The similarities between the cells of all advanced life-forms on Earth show that they are descended from a single single-celled ancestor—as biologists are fond of saying, at the level of a cell there is no difference between you and a mushroom. Of course, the trick might have happened more than once, but if it did, the other protoeukaryotes left no descendants (probably because they got eaten). It is a measure of how unlikely such a single fusion of cells was that it took two billion years of evolution to occur.

Even then, not much happened for another billion years or so. Early eukaryotes got together to make multicellular organisms, but at first these were nothing more than flat, soft-bodied creatures resembling the structure of a quilt. The proliferation of multicellular life-forms that led to the variety of life on Earth today kicked off only about 550 million years ago, in an outburst known as the Cambrian explosion. This was such a spectacular event that it is still the most significant one in the fossil record. But nobody knows why it happened—or how likely it is to happen elsewhere. Eventually that eruption of life produced a species capable of developing technology and wondering where it came from.

Special Species

The progression from primitive to advanced species was not easy. The history of humanity is written in our genes, in such detail that it is possible to determine from DNA analysis not only where different populations came from but how many of them were around. One of the surprising conclusions from this kind of analysis is that groups of chimpanzees living close to one another in central Africa are more different genetically than humans living on opposite sides of the world. This can only mean that we are all descended from a tiny population of humans, possibly the survivors of some catastrophe or catastrophes.

DNA evidence pinpoints two evolutionary bottlenecks in particular. A little more than 150,000 years ago the human population was reduced to no more than a few thousand—perhaps only a few hundred—breeding pairs. And about 70,000 years ago the entire human population fell to about 1,000. Although this interpretation of the evidence has been questioned by some researchers, if it is correct, all the billions of people now on Earth are descended from this group, which was so small that a species diminished to such numbers today would likely be regarded as endangered.

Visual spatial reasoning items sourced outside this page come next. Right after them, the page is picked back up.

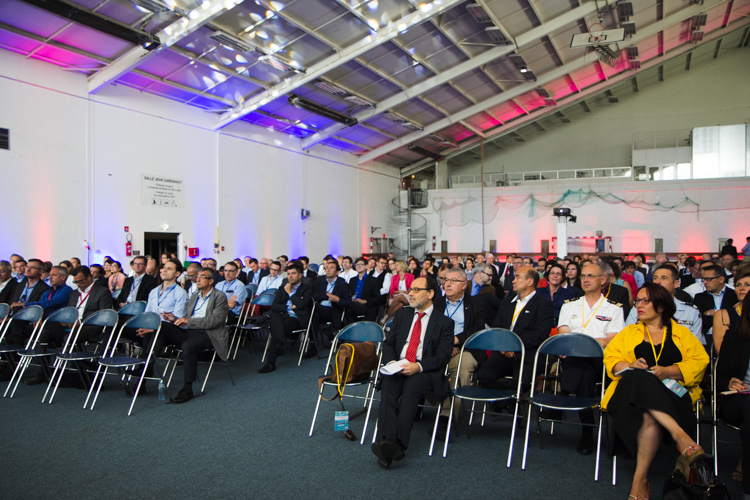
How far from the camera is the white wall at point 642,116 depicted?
1922 cm

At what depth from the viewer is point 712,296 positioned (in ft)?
15.8

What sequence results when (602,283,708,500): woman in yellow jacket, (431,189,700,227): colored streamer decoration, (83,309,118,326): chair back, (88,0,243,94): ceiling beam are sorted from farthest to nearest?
(431,189,700,227): colored streamer decoration < (88,0,243,94): ceiling beam < (83,309,118,326): chair back < (602,283,708,500): woman in yellow jacket

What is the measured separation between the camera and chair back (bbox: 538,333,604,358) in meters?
3.29

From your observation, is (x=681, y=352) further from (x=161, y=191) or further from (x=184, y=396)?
(x=161, y=191)

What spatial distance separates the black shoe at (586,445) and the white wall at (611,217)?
1638 cm

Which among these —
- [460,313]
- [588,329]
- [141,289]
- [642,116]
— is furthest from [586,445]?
[642,116]

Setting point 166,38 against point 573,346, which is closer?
point 573,346

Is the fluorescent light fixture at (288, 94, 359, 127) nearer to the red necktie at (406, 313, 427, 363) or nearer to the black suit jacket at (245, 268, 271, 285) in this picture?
the black suit jacket at (245, 268, 271, 285)

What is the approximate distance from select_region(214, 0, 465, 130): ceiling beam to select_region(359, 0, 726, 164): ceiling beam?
6202 mm

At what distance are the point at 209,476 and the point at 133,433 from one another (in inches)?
43.2

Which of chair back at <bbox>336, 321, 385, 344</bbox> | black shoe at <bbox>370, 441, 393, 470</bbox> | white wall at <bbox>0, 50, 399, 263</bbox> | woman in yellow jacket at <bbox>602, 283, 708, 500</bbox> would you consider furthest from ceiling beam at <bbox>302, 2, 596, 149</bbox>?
black shoe at <bbox>370, 441, 393, 470</bbox>

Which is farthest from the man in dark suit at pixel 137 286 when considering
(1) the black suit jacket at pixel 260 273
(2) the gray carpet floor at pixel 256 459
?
(1) the black suit jacket at pixel 260 273

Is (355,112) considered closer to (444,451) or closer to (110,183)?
(110,183)

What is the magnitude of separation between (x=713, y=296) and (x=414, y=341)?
3250 mm
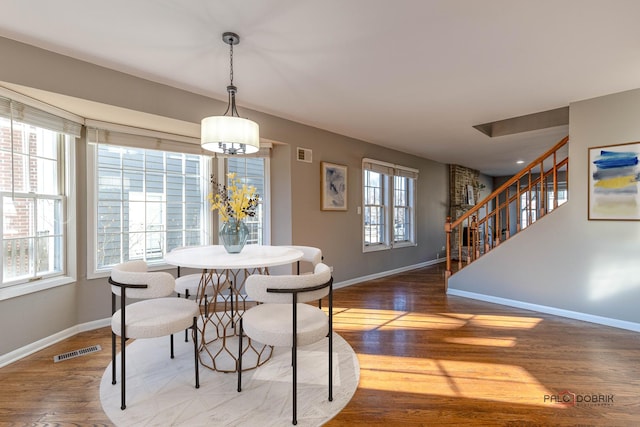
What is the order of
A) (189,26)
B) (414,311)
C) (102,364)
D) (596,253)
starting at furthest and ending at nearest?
(414,311) → (596,253) → (102,364) → (189,26)

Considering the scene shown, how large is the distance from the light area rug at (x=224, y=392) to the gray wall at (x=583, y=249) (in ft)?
8.57

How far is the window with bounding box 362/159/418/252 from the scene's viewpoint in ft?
17.0

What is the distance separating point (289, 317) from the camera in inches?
73.2

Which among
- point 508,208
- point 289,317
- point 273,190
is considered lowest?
point 289,317

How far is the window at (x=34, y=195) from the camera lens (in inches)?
92.8

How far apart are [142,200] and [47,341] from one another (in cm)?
150

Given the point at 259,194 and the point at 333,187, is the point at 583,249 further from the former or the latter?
the point at 259,194

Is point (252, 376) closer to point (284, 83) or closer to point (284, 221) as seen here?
point (284, 221)

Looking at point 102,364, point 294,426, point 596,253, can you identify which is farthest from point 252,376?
point 596,253

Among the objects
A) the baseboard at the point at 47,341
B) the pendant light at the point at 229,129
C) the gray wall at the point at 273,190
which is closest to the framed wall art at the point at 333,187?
the gray wall at the point at 273,190

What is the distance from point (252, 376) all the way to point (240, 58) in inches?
93.7

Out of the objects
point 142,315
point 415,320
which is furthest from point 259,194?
point 415,320

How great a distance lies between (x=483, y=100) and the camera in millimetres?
3166

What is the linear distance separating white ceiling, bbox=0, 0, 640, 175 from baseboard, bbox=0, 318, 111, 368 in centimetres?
234
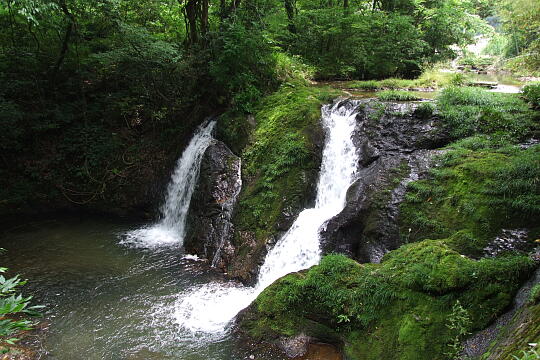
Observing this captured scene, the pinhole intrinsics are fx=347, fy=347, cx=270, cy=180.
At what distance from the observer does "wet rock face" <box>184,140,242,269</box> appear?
805 cm

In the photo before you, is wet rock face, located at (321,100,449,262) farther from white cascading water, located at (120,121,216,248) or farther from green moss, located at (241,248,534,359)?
white cascading water, located at (120,121,216,248)

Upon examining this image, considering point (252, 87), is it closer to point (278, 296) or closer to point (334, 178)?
point (334, 178)

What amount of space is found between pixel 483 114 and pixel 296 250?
15.6 ft

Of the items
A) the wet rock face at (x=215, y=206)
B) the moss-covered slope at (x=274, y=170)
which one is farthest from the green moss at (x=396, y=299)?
the wet rock face at (x=215, y=206)

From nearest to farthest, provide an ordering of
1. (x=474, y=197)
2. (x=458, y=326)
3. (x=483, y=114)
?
(x=458, y=326) < (x=474, y=197) < (x=483, y=114)

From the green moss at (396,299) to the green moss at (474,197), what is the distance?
67 cm

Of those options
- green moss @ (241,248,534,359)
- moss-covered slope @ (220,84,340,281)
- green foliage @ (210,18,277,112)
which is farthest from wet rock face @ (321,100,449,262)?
green foliage @ (210,18,277,112)

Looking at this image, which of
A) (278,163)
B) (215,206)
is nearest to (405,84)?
(278,163)

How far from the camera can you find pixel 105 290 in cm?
691

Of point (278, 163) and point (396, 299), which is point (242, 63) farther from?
point (396, 299)

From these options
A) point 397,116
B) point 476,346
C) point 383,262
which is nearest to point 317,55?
point 397,116

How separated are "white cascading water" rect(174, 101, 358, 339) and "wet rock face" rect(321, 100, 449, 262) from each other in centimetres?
29

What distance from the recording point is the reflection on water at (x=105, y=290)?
530 cm

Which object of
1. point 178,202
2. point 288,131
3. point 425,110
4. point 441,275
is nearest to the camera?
point 441,275
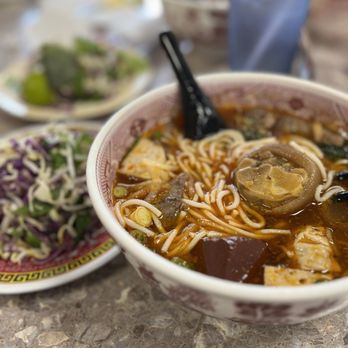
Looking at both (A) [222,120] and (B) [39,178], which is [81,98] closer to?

That our species survived—and even flourished, eventually growing to number nearly eight billion and advancing into a technological society—is amazing. This outcome seems far from assured.

As we put everything together, what can we say? Is life likely to exist elsewhere in the galaxy? Almost certainly yes, given the speed with which it appeared on Earth. Is another technological civilization likely to exist today? Almost certainly no, given the chain of circumstances that led to our existence. These considerations suggest we are unique not just on our planet but in the whole Milky Way. And if our planet is so special, it becomes all the more important to preserve this unique world for ourselves, our descendants and the many creatures that call Earth home.